### GIVEN PASSAGE ###

July 2002 - Kearns hits .333 / .413 / .478 in 90 at-bats.

August 2002 - Kearns hits .374 / .448 / .604 in 91 at-bats before injuring his left hamstring beating out an infield single. He's in a lot of pain, put on crutches, and declared all but done for year the next day. The magnitude of the injury is downplayed significantly within a week. But he does not return to action and does not win the Rookie of the Year award.

March 2003 - Kearns experiences difficulty with the hammy he tore and rehabbed in late 2002.

March 2003 - Kearns has surgery on his elbow to remove three bone chips and plays again in two weeks. Carroll writes on March 10: "Kearns has a reputation as hard to shut down, and as someone who can overdo it and damage his recovery, so the timing of the elbow procedure is probably not coincidental. Kearns' hamstring is of greater long-term concern." (WC)

April 2003 - Kearns hits .303 / .431 / .640 in 89 at-bats.

May 2003 - Kearns hits .287 / .368 / .455 in 101 at-bats.

May 2003 - Kearns injures his right (throwing) shoulder in a home-plate collision; injury is reported as a "shoulder bruise" (WC).

June, July 2003 - Kearns has no power at the plate as a result of the shoulder injury: he hits .229 / .319 / .337 in 83 June at-bats and .125 / .176 / .125 in 16 July at-bats.

August 2003 - After some weeks of rest, Kearns has surgery on his right (throwing) shoulder.

March 2004 - Kearns is not 100% in Spring Training yet remains "the only untouchable" on the Reds' roster (WC).

April 2004 - Kearns is slumping as he struggles to regain form lost to shoulder surgery: hits .137 / .290 / .333 in 51 April at-bats.

April 2004 - Kearns snaps his ulna, "the large bone on the medial side of the forearm," on an inside pitch (WC).

May 2004 - Kearns come back quickly from the snapped arm bone, but hits only .286 / .390 / .371 in 35 at-bats.

June 2004 - Kearns develops a mysterious wound, a "hole in his hand," that won't heal (WC). It originally "started as a blister, but has wavered in severity, never enough to get him back in the lineup" (WC). He is fitted with special gloves padded to protect bone spurs near his thumb but soon has surgery "to remove bone spurs, scar tissue, and close the wound on his right thumb" (WC). He strikes out in his only June at-bat.

July 2004 - Does not play.

August 2004 - Kearns has "a blood clot over the area of his thumb that was recently surgically repaired" (WC) and also misses a little time with pinkeye. In 26 at-bats, he manages a .308 / .400 / .346 line.

September 2004 - Kearns has his first decent month since May 2003, going .269 / .320 / .559 in 93 at-bats. He hits seven doubles and six home runs. FWIW, he homers off Wes Obermueller, Ben Hendrickson, Victor Santos, Frank Brooks, Jon Leicester, and Mark Prior.

### INFORMATION SHOWN ###

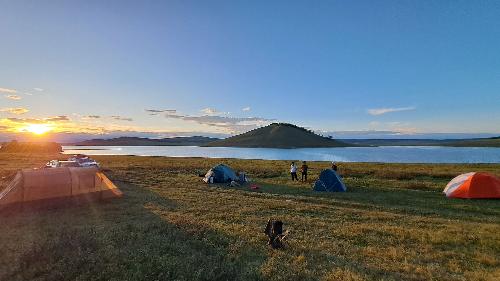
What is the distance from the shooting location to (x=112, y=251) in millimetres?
12086

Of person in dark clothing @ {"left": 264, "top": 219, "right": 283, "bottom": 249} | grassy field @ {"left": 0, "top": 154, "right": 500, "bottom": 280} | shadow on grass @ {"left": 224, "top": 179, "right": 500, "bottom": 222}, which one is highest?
person in dark clothing @ {"left": 264, "top": 219, "right": 283, "bottom": 249}

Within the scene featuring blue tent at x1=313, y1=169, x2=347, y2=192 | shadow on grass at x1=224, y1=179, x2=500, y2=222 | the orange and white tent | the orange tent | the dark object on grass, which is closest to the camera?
the dark object on grass

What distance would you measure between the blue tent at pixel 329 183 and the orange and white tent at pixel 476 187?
27.2ft

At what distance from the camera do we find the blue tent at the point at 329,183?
31.0m

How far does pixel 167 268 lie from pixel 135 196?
632 inches

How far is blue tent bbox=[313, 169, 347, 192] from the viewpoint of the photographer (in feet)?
102

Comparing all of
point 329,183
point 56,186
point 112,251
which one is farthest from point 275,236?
point 329,183

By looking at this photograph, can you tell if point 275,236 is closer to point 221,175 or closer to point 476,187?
point 476,187

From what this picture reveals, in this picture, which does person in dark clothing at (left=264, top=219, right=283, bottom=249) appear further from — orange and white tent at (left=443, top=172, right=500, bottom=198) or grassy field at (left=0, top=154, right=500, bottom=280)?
orange and white tent at (left=443, top=172, right=500, bottom=198)

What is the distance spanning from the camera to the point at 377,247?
13656 mm

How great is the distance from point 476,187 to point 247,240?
22.5 m

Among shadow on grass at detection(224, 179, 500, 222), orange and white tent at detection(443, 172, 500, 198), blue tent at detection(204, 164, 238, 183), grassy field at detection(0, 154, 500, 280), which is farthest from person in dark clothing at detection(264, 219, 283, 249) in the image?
blue tent at detection(204, 164, 238, 183)

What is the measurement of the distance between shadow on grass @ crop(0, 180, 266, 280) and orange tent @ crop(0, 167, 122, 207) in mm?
2154

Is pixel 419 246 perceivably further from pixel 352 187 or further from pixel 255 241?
pixel 352 187
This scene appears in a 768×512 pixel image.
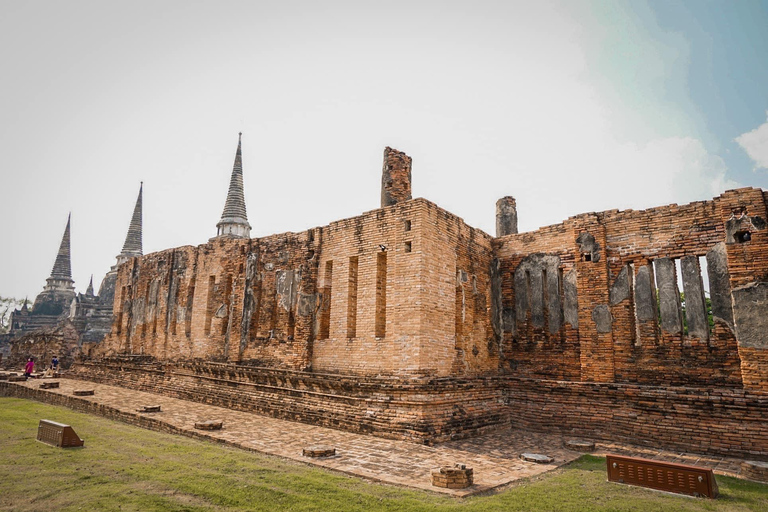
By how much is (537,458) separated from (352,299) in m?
5.89

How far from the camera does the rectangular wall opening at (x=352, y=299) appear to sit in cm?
1185

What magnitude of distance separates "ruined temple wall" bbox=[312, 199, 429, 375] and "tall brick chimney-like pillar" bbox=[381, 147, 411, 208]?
1.35 metres

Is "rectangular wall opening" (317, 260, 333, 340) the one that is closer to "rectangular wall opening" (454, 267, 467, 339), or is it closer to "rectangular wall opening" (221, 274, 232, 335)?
"rectangular wall opening" (454, 267, 467, 339)

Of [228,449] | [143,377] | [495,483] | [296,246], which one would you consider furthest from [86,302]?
[495,483]

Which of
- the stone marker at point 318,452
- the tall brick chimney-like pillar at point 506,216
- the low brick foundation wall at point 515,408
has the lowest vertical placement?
the stone marker at point 318,452

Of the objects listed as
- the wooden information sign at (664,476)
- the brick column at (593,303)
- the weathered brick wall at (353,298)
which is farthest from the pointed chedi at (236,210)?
the wooden information sign at (664,476)

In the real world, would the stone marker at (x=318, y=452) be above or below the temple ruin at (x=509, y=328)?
below

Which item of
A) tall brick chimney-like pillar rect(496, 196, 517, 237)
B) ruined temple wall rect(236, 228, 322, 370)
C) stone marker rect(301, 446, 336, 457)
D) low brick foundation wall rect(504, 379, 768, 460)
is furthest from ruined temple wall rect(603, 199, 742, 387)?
ruined temple wall rect(236, 228, 322, 370)

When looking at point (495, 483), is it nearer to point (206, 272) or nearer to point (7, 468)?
point (7, 468)

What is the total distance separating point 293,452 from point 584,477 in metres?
4.59

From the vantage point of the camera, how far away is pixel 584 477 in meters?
Result: 6.90

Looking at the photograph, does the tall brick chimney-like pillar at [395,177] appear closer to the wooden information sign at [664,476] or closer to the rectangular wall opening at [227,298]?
the rectangular wall opening at [227,298]

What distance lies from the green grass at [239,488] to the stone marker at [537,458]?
0.34 m

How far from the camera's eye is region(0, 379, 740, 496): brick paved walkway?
6863 millimetres
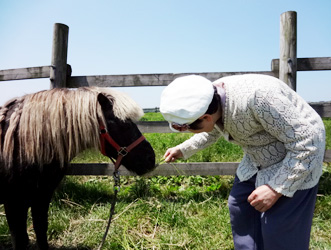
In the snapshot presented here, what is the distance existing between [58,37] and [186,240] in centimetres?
309

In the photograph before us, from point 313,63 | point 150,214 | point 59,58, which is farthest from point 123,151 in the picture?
point 313,63

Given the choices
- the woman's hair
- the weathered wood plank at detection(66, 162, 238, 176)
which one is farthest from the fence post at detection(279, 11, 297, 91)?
the woman's hair

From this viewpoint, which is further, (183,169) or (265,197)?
(183,169)

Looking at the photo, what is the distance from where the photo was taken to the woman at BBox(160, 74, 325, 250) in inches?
50.6

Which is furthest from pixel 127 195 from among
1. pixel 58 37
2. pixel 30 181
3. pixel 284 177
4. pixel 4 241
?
pixel 284 177

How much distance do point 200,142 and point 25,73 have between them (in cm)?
299

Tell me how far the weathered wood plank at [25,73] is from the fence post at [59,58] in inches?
5.5

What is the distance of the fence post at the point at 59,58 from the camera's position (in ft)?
11.2

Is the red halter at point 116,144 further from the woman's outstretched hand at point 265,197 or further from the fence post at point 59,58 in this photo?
the fence post at point 59,58

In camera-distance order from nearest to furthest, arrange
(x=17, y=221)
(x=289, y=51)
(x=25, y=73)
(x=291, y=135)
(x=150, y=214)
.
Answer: (x=291, y=135) < (x=17, y=221) < (x=150, y=214) < (x=289, y=51) < (x=25, y=73)

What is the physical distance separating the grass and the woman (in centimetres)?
127

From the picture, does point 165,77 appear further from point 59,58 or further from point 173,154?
point 173,154

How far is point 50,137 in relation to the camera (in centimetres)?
204

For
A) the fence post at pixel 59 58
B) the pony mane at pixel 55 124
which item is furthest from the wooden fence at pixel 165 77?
the pony mane at pixel 55 124
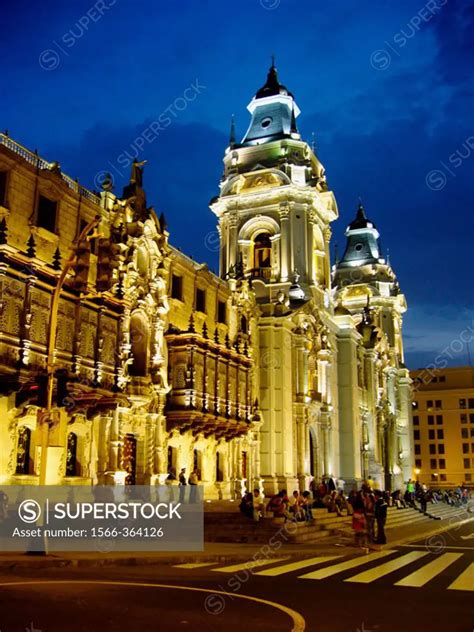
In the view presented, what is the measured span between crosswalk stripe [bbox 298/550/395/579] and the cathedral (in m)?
7.18

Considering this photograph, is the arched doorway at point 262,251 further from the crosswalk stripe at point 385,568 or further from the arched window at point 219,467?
the crosswalk stripe at point 385,568

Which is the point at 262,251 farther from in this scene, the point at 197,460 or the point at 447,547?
the point at 447,547

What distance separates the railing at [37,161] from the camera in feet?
89.4

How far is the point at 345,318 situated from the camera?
59.2 metres

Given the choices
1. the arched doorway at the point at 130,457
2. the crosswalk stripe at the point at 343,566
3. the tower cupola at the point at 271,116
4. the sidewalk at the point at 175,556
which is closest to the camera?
the crosswalk stripe at the point at 343,566

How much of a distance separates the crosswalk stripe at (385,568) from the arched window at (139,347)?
14698 millimetres

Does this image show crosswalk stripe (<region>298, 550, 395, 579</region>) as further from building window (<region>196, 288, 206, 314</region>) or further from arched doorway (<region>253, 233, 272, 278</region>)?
arched doorway (<region>253, 233, 272, 278</region>)

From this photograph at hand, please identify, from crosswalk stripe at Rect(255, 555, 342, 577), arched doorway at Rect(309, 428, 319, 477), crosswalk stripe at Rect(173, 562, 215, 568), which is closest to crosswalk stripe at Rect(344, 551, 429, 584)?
crosswalk stripe at Rect(255, 555, 342, 577)

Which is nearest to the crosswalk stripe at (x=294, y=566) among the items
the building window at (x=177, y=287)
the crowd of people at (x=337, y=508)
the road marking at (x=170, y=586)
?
the crowd of people at (x=337, y=508)

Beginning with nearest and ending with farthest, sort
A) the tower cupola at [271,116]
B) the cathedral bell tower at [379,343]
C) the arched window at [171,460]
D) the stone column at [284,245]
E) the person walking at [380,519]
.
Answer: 1. the person walking at [380,519]
2. the arched window at [171,460]
3. the stone column at [284,245]
4. the tower cupola at [271,116]
5. the cathedral bell tower at [379,343]

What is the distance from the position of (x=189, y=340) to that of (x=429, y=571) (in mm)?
19890

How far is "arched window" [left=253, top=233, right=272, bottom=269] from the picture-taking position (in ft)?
176

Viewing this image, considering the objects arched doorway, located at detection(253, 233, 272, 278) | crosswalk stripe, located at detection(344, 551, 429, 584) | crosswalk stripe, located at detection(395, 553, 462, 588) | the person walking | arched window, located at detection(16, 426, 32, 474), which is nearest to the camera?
crosswalk stripe, located at detection(395, 553, 462, 588)

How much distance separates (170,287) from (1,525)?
17.6m
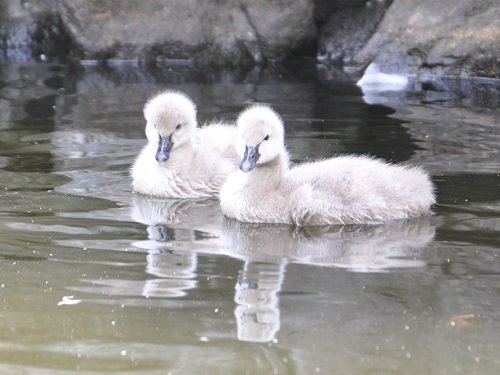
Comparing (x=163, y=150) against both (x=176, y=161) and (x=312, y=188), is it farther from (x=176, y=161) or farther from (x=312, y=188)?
(x=312, y=188)

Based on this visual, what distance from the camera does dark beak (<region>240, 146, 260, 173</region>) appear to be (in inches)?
245

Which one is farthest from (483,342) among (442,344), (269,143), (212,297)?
(269,143)

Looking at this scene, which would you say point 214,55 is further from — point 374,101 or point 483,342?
point 483,342

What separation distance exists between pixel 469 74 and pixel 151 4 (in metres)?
4.41

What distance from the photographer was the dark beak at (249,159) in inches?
245

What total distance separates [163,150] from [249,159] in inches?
36.6

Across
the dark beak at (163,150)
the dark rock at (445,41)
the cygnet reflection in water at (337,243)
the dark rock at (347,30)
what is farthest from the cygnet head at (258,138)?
the dark rock at (347,30)

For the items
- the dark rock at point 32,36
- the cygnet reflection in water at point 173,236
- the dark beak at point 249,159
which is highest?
the dark rock at point 32,36

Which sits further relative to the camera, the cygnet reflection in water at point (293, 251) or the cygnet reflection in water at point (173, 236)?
the cygnet reflection in water at point (173, 236)

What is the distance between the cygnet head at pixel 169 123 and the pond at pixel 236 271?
387 mm

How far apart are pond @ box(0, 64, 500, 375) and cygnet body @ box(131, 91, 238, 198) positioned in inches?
5.9

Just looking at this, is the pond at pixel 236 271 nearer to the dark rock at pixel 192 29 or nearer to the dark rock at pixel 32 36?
the dark rock at pixel 192 29

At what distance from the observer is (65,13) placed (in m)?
14.0

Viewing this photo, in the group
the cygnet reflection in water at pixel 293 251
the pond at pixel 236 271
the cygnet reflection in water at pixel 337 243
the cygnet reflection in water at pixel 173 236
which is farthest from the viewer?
the cygnet reflection in water at pixel 337 243
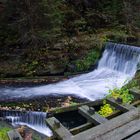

###

* _ABOUT THIS TASK_
Rewrite the Kearns injury timeline from "March 2003 - Kearns has" to "right (throwing) shoulder.", changing every "elbow" in that stretch to "wrist".

* _EXERCISE RESULT_
March 2003 - Kearns has surgery on his wrist to remove three bone chips and plays again in two weeks. Carroll writes on March 10: "Kearns has a reputation as hard to shut down, and as someone who can overdo it and damage his recovery, so the timing of the wrist procedure is probably not coincidental. Kearns' hamstring is of greater long-term concern." (WC)

April 2003 - Kearns hits .303 / .431 / .640 in 89 at-bats.

May 2003 - Kearns hits .287 / .368 / .455 in 101 at-bats.

May 2003 - Kearns injures his right (throwing) shoulder in a home-plate collision; injury is reported as a "shoulder bruise" (WC).

June, July 2003 - Kearns has no power at the plate as a result of the shoulder injury: he hits .229 / .319 / .337 in 83 June at-bats and .125 / .176 / .125 in 16 July at-bats.

August 2003 - After some weeks of rest, Kearns has surgery on his right (throwing) shoulder.